Para muchos habitantes de Kansas fue una noche larga y agitada, y los de la planta alta de la Sombrerería Downing y del Gilded Cage Saloon no eran la excepción.
Nadie sabía en qué momento exacto del día siguiente se transmitirían las noticias por telégrafo. Violet había vuelto al trabajo, pero ni ella ni Agatha podían concentrarse. Cosieron poco, y hablaron menos. Lo que más hicieron fue mirar el reloj y escuchar el sonido desolado e isócrono del péndulo.
Cuando Scott abrió la puerta del frente, poco después de mediodía, Agatha estaba sentada ante su escritorio y Violet limpiaba los estantes de cristal de los exhibidores.
Los ojos de Gandy hallaron a Agatha de inmediato. Luego, cerró la puerta con deliberada lentitud pero, recordando los buenos modales, saludó a Violet, que se incorporó.
– Buenos días, señorita Violet.
Por una vez, no lanzó sus risas tontas.
– Buenos días, señor Gandy.
Scott se dirigió hasta donde estaba Agatha silencioso, serio, con el sombrero en la mano como si estuviese en un velatorio.
Agatha sintió la piel tirante hasta en el cráneo, y le costó respirar. Levantó la vista al rostro solemne y preguntó, casi en un susurro:
– ¿Qué fue?
– Se aprobó -respondió, en voz baja pero firme.
Agatha ahogó una exclamación y se llevó los dedos a los labios.
– ¡Oh, no!
Sintió como si el cuerpo se hubiese vaciado de sangre.
– Kansas es estado seco.
– Pasó -repitió Violet, aunque ni el hombre ni la mujer junto al escritorio escucharon esa palabra.

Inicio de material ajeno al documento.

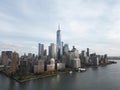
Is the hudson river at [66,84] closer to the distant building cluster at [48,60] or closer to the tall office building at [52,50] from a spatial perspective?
the distant building cluster at [48,60]

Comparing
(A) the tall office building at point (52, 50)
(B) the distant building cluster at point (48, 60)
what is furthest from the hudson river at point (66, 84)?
(A) the tall office building at point (52, 50)

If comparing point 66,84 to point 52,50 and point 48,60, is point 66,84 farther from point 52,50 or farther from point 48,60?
point 52,50

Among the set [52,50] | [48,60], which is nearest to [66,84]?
[48,60]

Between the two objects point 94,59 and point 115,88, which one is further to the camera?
point 94,59

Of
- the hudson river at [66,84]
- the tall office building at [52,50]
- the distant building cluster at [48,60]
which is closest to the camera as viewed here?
the hudson river at [66,84]

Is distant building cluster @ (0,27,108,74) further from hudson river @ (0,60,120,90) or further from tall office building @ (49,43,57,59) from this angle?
hudson river @ (0,60,120,90)

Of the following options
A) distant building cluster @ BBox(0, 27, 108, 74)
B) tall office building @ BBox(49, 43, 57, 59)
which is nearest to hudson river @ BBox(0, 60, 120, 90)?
distant building cluster @ BBox(0, 27, 108, 74)

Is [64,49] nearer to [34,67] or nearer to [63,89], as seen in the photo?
[34,67]

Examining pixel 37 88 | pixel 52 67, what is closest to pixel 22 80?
pixel 37 88

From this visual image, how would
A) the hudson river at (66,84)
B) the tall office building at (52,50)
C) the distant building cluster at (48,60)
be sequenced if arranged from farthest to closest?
the tall office building at (52,50)
the distant building cluster at (48,60)
the hudson river at (66,84)
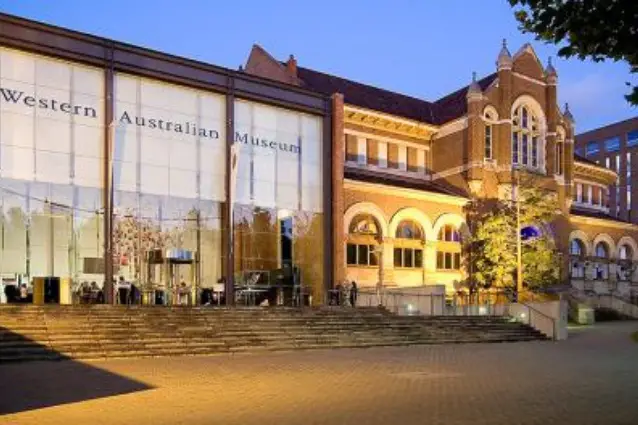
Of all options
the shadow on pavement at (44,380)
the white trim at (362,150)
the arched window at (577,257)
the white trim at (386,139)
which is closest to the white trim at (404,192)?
the white trim at (362,150)

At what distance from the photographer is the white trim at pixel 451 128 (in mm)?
54125

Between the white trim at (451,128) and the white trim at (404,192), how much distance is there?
566cm

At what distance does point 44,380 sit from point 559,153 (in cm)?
5229

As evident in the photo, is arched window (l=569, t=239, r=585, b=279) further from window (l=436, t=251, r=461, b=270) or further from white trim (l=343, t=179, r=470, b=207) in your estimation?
white trim (l=343, t=179, r=470, b=207)

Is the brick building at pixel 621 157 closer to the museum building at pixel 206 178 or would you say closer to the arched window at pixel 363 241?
the museum building at pixel 206 178

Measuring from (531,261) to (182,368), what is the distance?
3488cm

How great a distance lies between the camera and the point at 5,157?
2977 cm

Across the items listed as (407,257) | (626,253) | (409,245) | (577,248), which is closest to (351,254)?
(407,257)

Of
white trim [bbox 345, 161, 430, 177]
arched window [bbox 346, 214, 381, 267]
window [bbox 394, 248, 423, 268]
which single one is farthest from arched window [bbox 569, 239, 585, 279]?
arched window [bbox 346, 214, 381, 267]

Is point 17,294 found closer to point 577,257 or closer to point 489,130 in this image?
point 489,130

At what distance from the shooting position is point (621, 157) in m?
121

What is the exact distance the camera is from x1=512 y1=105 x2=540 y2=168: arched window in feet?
187

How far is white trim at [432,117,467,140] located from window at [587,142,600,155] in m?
79.5

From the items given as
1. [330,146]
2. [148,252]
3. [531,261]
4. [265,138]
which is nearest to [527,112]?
[531,261]
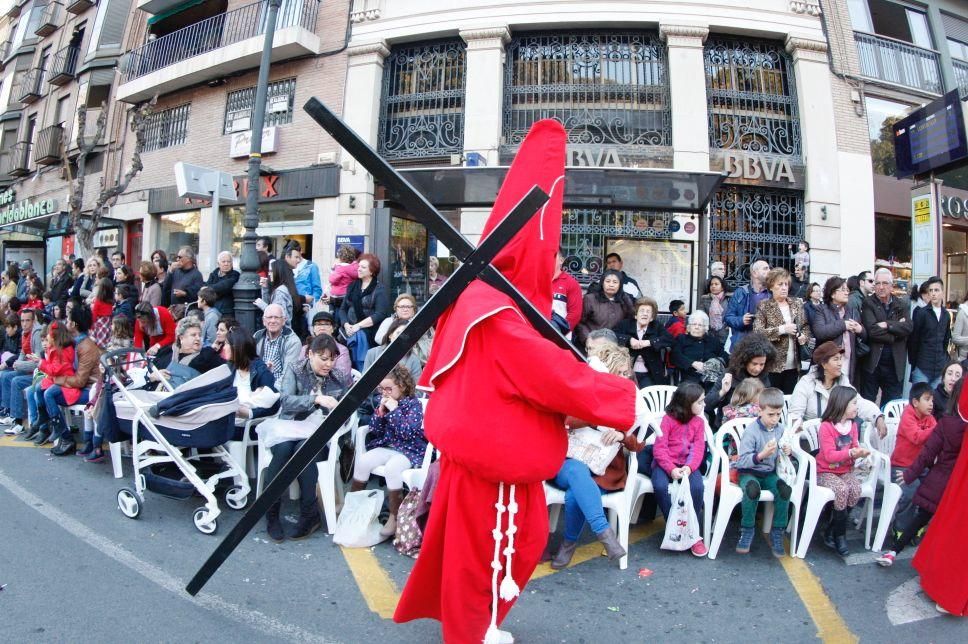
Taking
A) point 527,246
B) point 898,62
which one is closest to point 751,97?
point 898,62

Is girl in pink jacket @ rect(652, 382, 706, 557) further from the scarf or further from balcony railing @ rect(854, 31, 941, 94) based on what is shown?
balcony railing @ rect(854, 31, 941, 94)

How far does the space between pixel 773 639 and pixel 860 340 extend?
4.72m

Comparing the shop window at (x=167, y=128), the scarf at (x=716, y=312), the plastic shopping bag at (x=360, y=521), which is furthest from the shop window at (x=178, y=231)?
the plastic shopping bag at (x=360, y=521)

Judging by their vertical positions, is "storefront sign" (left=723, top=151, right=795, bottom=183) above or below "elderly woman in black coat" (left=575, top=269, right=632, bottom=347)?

Agatha palideció, y las miradas de ambos permanecieron unidas.
– Oh, Scott.
Sin darse cuenta, se inclinó hacia él apoyando la mano cerca del borde del escritorio.
Aunque la mirada de Scott se posó en la mano, en vez de tomarla tamborileó el ala del sombrero que tenía en la suya. Las miradas se encontraron otra vez, la de ella, acongojada, la de él, vacía de expresión.
– Tenemos que tomar alguna decisión con respecto a Willy.
Agatha tragó saliva, pero sintió como si tuviese un corcho en la garganta. Trató de decir que sí, pero no pudo.
Los ojos carentes de expresión se fijaron en los de Agatha:
– ¿Pensaste en ello?
No pudo soportar discutir fríamente una situación que desgarraría el corazón de uno de los dos. Se tapó la boca y volvió la cara hacia la pared, tratando de controlar las lágrimas que se le agolpaban en los ojos. La garganta se le contrajo en espasmos.
Scott tampoco pudo soportar verla, y apartó la mirada, con el corazón martilleando tan dolorosamente como sabía que estaría el de ella.